I rely mainly on open source Software. I would use proprietary software as well but I think open source has some advantages:
- to be able to just install software on several computers
- being able to share data with a team easily.
- ease the entry: nobody is enthusiastic about trying something that comes with a hefty price tag.
However while there is open source software for almost anything it gets a bit sparse in regard to software for qualitative methods. Here is what I use:
A little software for transcribing audio. Audio can be controlled by
shortcuts.

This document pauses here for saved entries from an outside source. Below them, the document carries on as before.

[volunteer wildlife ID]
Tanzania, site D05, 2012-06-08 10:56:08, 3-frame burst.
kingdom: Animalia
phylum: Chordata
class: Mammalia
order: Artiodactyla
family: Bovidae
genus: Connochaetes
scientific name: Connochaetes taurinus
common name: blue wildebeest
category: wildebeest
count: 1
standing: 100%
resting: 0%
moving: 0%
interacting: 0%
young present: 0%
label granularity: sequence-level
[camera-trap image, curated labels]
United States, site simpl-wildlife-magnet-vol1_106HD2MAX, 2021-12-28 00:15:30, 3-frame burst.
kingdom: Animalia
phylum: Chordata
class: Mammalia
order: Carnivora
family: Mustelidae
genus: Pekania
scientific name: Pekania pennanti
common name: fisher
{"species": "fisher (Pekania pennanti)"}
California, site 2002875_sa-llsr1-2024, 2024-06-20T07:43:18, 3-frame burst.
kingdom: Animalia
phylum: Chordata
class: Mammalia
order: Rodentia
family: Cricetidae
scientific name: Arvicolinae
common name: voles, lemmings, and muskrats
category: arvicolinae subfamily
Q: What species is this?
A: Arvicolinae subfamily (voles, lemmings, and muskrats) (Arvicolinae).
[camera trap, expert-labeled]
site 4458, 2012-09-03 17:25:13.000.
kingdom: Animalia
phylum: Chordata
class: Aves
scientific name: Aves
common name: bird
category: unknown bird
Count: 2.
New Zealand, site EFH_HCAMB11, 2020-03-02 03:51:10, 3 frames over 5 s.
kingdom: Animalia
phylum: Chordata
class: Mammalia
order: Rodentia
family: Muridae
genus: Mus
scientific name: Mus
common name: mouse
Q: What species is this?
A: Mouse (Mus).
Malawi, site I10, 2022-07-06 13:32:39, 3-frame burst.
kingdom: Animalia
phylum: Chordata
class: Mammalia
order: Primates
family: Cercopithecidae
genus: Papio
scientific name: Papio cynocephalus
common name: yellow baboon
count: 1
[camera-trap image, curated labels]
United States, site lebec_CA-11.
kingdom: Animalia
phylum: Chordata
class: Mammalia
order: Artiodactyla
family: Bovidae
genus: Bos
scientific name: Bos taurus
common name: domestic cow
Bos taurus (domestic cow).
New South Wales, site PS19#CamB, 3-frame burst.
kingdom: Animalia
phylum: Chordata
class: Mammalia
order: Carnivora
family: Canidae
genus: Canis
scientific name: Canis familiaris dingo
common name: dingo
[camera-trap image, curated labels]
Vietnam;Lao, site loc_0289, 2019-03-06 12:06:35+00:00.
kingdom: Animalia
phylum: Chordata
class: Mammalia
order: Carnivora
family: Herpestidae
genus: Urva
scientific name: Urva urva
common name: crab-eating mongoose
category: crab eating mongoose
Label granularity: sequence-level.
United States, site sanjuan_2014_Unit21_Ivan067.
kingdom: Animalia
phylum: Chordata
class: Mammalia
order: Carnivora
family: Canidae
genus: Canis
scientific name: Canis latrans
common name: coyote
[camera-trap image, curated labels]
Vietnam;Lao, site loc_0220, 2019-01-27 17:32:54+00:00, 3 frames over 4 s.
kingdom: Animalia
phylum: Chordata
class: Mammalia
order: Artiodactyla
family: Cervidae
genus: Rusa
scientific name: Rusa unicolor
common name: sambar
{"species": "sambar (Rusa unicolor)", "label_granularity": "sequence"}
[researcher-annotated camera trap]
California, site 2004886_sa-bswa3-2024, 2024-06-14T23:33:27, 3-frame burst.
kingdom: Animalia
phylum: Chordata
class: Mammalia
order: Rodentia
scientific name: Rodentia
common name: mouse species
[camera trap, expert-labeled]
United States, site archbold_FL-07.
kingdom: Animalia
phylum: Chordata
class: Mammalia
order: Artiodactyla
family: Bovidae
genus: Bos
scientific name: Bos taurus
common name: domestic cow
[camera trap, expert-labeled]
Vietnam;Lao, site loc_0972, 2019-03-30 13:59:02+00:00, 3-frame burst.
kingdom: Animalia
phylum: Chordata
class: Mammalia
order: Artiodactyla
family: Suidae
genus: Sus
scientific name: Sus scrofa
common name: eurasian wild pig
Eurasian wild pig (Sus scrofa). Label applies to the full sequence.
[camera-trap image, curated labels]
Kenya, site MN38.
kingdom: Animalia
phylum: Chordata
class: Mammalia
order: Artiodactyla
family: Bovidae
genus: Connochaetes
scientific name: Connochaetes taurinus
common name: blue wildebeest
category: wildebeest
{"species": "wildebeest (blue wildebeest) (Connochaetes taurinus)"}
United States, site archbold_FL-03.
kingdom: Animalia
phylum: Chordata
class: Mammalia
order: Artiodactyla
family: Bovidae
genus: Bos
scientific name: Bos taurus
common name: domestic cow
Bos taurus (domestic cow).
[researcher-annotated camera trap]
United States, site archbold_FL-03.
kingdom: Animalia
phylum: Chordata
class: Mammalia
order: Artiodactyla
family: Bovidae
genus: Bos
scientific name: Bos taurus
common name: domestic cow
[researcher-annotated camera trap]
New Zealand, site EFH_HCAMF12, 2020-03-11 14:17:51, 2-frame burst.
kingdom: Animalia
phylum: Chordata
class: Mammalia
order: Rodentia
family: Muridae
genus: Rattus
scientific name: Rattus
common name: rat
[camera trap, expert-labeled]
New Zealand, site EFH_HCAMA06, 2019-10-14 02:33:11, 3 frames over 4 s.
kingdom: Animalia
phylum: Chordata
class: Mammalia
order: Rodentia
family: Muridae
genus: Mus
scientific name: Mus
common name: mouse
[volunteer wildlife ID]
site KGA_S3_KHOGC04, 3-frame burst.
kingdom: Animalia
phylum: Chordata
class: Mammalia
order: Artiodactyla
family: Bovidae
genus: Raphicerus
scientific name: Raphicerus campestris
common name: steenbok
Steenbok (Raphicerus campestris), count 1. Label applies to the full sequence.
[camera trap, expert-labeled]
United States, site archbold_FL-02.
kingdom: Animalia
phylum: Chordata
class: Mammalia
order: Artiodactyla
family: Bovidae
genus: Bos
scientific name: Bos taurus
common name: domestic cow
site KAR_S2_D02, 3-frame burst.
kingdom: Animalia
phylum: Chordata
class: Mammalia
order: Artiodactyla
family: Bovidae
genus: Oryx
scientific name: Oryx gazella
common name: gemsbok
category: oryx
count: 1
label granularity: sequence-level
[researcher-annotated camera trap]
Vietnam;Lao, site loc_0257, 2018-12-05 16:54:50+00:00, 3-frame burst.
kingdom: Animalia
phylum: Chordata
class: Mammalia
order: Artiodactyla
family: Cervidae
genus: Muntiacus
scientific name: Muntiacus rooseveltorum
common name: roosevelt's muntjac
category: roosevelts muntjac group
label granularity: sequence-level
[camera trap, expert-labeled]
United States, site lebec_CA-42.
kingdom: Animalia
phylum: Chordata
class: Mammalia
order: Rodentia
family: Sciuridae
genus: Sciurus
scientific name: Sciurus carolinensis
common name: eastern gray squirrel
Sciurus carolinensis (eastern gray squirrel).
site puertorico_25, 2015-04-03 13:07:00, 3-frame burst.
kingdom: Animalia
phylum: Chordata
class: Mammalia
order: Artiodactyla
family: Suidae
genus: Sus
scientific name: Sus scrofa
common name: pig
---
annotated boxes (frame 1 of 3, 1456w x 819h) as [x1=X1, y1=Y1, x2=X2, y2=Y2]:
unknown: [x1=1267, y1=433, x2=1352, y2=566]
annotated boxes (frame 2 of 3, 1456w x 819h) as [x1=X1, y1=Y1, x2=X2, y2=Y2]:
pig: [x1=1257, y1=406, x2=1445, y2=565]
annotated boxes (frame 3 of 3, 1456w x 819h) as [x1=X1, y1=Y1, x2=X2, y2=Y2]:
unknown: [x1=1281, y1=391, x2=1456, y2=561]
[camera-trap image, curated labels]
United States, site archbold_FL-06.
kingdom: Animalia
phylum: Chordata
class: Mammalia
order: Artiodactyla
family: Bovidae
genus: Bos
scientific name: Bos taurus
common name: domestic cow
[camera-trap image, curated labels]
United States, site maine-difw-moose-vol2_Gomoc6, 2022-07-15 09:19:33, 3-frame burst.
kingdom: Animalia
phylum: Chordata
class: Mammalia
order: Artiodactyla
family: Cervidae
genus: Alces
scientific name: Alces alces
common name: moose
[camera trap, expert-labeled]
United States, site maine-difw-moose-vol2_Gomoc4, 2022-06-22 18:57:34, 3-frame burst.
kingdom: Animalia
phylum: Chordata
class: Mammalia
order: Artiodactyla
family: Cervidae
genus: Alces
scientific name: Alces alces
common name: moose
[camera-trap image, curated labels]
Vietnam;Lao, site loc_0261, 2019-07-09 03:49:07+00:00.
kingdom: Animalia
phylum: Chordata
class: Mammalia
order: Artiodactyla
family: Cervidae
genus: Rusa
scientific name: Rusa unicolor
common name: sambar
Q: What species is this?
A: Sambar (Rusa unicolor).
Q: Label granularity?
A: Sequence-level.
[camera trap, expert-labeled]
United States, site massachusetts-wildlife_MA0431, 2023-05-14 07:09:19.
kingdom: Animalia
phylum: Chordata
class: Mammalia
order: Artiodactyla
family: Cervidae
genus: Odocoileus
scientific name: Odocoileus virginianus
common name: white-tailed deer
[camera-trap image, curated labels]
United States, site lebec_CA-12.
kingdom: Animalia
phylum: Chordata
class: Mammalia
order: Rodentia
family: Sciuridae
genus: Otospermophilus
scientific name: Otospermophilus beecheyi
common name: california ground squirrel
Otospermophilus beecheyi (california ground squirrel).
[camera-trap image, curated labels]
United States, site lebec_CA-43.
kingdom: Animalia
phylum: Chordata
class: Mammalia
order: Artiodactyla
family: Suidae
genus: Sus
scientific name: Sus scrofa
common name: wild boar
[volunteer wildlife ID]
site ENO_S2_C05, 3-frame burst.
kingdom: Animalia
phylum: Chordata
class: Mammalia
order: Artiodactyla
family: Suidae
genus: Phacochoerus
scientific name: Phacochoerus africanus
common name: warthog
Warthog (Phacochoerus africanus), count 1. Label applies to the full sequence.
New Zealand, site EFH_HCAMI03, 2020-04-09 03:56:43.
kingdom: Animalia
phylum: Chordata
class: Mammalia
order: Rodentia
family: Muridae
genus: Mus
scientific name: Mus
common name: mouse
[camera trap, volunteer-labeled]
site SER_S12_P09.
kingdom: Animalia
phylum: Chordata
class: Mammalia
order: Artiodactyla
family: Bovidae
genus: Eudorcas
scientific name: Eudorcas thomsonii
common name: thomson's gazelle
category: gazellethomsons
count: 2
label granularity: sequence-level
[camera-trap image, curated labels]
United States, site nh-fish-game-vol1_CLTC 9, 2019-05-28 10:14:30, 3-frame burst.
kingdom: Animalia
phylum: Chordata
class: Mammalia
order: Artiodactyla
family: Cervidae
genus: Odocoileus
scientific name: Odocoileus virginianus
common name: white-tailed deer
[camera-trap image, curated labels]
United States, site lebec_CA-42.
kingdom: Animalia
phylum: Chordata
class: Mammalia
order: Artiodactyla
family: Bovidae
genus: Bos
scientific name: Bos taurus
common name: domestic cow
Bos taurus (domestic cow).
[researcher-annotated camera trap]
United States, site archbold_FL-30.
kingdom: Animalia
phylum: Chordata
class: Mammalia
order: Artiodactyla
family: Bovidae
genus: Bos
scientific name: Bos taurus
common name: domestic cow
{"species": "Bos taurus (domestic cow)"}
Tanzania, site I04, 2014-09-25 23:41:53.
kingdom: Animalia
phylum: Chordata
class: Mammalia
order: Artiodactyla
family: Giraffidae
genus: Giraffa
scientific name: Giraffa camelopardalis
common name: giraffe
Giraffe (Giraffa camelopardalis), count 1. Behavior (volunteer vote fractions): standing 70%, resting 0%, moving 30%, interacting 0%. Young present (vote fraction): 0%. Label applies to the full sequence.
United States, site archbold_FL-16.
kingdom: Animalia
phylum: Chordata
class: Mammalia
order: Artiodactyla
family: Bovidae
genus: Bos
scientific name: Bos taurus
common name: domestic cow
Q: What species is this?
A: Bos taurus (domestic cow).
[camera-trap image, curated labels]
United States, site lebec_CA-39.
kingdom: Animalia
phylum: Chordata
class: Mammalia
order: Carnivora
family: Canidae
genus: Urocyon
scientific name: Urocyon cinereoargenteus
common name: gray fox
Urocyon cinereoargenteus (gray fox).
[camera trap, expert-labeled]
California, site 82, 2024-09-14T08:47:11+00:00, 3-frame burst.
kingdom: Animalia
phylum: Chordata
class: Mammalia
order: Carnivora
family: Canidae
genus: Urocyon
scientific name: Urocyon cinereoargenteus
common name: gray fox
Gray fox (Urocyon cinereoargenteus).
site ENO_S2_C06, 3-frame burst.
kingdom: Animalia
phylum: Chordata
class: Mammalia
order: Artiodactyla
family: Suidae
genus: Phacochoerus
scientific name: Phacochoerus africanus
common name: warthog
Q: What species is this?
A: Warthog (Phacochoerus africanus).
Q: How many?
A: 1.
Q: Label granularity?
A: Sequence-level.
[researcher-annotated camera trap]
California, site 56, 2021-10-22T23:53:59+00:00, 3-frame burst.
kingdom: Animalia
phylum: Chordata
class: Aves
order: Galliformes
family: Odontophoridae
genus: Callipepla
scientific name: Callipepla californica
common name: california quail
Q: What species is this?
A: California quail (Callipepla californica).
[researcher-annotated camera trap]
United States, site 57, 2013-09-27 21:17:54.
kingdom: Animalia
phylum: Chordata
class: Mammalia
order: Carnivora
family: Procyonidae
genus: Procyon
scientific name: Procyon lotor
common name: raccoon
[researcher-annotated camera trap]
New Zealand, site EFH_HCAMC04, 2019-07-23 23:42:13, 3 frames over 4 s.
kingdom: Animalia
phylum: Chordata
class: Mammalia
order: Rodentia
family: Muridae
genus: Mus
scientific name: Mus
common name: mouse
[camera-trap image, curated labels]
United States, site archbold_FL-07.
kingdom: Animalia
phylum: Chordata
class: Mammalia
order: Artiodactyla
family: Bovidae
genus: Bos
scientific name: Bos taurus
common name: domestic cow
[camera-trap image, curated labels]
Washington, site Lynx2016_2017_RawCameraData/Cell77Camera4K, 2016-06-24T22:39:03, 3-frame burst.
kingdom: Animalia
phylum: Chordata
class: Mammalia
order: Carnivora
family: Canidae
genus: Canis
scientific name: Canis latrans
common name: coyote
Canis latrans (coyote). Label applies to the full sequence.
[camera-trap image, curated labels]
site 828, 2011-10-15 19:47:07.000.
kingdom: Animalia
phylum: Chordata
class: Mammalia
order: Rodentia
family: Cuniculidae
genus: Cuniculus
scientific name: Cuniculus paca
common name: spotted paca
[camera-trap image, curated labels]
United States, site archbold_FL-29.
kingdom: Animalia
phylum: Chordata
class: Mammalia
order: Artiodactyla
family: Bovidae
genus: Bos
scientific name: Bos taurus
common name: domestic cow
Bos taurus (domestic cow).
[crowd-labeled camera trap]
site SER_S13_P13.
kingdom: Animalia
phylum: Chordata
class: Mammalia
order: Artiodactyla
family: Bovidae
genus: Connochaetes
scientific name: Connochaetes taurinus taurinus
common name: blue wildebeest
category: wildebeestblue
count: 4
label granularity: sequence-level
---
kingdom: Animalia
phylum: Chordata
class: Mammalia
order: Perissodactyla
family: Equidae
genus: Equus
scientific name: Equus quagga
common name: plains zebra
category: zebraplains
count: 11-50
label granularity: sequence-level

Especially useful is the setting of timestamps in the text
and that clicking on that parts of the text go to the according part in
the audio file.
Before using Easytranscript I used VLC together with some editor. When doing this, best use global shortcuts in VLC (e.g. some F-Key for start/stop and jump back) and word autocompletion in the editor.
RQDA: A R-based software for
coding texts and retrieving text parts which have been coded. It has a
simple GUI although its not totally conforming to standards. The
installation requires R and GTK+ (the
installation is described here –
needs some dependencies, but no manual config required)
RQDA only takes plain text and not the .rtfwritten by Easytranscript, but copy and paste to a text editor can resolve the problem.
An alternative to RQDA might be CATMA (http://www.catma.de/) which runs on every computer that has Java installed. I have not tried it yet.
Open Office Writer: Serves me well
for writing reports, consent forms and whatever else I want to print on
Together with Zotero it is quite good for writing scientific text as well. Many Linux-Users will opt to LaTex for that though it is harder to get into.